» PASSAGE

————————

Clemens originally was asked to appear Saturday for a deposition or transcribed interview with staff members from the House Oversight and Government Reform Committee. That panel has called a Feb. 13 hearing where Clemens and his former personal trainer, Brian McNamee, are among five witnesses slated to appear.
The committee announced a new schedule Thursday of pre-hearing meetings with those witnesses.
Chuck Knoblauch, a former teammate of Clemens' with the New York Yankees, was subpoenaed to appear for a deposition or transcribed interview on Tuesday, although the committee said he has yet to be served.
Andy Pettitte, Clemens' longtime teammate and workout partner, has been asked to appear Jan. 30, with McNamee down for Feb. 7.
The fifth witness, former New York Mets clubhouse employee Kirk Radomski, originally was invited to meet with committee staff on Feb. 1, but his deposition or interview was given Thursday as ``TBD'' - to be determined.
``The committee changed the dates to accommodate the schedules of the witnesses and lawyers involved,'' panel chairman Henry Waxman, a California Democrat, said in a statement relayed by a staff member.
Lawyers for Clemens and McNamee have said their clients will appear.
Joe Householder, a spokesman for Rusty Hardin, Clemens' primary lawyer, said the pitcher's legal team would defer all comment on scheduling to the committee.
The committee is reviewing transcripts of three conversations in which McNamee participated, The New York Times reported on its Web site Thursday, citing a congressional staff person with direct knowledge of the matter who was granted anonymity because the committee work had not been made public.
According to the newspaper, the transcripts were provided by Clemens' lawyer and include a Dec. 5 telephone call with an employee of Clemens' agent, a Dec. 12 interview with investigators for Clemens' lawyer, and a Jan. 4 telephone call with Clemens.

————————

» PROVIDED DATA
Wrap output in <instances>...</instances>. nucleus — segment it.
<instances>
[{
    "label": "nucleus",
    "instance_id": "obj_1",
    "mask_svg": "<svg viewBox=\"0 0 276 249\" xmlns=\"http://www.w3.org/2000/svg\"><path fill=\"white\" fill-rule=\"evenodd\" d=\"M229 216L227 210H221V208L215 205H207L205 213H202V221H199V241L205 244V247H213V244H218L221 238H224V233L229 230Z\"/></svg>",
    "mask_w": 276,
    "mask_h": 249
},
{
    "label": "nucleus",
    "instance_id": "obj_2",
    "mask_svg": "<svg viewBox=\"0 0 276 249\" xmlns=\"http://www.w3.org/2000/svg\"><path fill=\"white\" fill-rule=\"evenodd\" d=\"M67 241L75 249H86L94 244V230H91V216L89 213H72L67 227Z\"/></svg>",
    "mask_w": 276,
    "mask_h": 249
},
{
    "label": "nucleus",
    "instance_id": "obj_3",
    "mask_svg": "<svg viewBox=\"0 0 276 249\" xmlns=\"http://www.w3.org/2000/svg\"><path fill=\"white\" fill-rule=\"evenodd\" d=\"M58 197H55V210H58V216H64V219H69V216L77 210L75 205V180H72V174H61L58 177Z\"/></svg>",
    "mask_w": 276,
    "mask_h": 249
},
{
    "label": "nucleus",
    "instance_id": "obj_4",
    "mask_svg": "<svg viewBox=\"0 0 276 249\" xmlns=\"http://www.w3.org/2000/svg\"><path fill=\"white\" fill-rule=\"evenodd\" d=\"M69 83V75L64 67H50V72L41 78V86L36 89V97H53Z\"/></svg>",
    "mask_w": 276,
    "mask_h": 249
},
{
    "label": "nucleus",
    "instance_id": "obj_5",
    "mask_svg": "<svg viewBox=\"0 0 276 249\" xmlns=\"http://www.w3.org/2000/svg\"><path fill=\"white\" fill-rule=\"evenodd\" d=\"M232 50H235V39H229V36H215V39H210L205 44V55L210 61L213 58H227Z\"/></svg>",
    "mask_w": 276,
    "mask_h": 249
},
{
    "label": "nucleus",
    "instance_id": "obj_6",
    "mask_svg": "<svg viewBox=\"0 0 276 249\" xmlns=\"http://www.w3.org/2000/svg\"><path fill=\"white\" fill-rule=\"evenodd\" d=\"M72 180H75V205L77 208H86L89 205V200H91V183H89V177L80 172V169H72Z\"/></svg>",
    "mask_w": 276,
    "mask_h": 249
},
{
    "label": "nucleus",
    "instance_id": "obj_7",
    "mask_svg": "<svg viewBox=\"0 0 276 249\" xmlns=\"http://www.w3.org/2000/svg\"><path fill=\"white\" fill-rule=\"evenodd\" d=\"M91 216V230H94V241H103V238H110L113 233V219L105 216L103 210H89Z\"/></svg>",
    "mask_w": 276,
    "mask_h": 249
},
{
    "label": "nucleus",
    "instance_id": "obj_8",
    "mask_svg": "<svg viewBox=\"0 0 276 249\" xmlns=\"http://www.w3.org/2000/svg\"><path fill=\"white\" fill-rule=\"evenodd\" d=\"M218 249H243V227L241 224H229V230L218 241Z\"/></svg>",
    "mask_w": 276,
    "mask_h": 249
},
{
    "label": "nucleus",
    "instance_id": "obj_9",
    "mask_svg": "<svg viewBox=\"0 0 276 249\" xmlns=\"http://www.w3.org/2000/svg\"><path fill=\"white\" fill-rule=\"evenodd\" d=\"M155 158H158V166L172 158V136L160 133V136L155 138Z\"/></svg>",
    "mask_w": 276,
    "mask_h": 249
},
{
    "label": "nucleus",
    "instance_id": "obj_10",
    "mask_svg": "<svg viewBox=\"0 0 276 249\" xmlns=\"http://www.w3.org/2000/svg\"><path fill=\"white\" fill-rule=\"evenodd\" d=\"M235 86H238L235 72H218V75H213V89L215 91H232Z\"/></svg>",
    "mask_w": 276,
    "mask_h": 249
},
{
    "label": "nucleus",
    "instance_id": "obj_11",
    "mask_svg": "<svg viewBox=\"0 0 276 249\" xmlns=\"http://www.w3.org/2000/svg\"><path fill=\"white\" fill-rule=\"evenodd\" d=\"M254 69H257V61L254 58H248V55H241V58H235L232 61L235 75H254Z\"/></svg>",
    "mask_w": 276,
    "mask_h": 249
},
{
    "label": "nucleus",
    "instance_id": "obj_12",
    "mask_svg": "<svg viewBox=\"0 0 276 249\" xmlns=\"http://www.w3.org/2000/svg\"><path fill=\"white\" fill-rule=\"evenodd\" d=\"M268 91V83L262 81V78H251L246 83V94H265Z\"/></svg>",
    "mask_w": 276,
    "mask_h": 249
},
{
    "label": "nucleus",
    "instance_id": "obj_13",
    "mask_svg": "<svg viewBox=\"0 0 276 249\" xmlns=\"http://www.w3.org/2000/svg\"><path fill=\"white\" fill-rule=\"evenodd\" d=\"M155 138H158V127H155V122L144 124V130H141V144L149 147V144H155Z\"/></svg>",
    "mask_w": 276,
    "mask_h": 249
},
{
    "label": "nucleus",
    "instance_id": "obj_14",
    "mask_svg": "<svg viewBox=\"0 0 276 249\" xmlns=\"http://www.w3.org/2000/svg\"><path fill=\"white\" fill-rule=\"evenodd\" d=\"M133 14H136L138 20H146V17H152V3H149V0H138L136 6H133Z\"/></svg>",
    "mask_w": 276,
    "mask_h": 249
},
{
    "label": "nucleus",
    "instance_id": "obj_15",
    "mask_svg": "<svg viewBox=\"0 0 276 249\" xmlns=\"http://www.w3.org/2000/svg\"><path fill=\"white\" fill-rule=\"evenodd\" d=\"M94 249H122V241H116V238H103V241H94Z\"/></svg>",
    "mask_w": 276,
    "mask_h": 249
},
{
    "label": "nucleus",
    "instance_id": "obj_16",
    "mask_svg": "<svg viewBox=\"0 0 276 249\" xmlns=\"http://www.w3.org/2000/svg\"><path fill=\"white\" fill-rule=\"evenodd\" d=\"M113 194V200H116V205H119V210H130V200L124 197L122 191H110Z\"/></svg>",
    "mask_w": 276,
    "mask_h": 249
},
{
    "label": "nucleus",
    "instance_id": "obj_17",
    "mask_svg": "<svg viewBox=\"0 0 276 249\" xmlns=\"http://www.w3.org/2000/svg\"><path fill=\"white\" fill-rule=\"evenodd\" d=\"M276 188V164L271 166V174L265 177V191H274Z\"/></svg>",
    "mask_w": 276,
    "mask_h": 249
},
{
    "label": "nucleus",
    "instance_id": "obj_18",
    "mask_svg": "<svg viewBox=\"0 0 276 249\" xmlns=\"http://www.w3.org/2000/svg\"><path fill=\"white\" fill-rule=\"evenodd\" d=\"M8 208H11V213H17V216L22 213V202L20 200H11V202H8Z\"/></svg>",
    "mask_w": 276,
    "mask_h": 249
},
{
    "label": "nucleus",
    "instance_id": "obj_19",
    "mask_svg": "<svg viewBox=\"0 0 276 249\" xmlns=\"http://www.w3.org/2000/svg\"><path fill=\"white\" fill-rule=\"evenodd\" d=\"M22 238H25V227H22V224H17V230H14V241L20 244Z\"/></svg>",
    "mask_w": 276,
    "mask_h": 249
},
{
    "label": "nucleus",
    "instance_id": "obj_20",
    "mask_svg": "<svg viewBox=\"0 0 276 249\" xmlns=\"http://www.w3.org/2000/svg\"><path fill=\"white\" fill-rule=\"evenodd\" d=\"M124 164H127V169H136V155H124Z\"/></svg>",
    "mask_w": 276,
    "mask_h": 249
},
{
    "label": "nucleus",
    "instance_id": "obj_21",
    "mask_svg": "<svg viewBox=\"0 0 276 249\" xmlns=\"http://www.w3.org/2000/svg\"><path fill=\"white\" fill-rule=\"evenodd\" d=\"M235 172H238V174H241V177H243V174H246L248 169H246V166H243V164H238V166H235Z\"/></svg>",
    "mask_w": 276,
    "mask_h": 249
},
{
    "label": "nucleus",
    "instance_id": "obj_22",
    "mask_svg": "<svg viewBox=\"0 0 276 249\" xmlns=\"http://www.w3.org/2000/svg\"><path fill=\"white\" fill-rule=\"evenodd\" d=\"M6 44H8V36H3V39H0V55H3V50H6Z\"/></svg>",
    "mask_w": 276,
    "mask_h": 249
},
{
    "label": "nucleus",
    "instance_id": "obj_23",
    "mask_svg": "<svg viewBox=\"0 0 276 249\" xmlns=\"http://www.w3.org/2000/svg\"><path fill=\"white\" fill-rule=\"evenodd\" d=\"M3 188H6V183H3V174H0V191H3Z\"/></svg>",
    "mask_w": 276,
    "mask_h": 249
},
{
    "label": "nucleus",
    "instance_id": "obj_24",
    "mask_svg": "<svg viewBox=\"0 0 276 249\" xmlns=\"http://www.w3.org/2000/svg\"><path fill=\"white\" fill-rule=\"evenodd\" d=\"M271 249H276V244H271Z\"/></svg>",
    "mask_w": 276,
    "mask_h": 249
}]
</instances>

————————

» THINGS TO DO
a - In the passage about the Clemens hearing, why did the committee change the dates of its pre-hearing meetings with the witnesses? Answer in one to three sentences.
b - Pick out every line of the records that contains the string "instances", and copy each of those lines in full.

» SOLUTIONS PER TASK
a - The committee changed the dates to accommodate the schedules of the witnesses and lawyers involved. Panel chairman Henry Waxman gave this reason in a statement relayed by a staff member.

b -
Wrap output in <instances>...</instances>. nucleus — segment it.
<instances>
</instances>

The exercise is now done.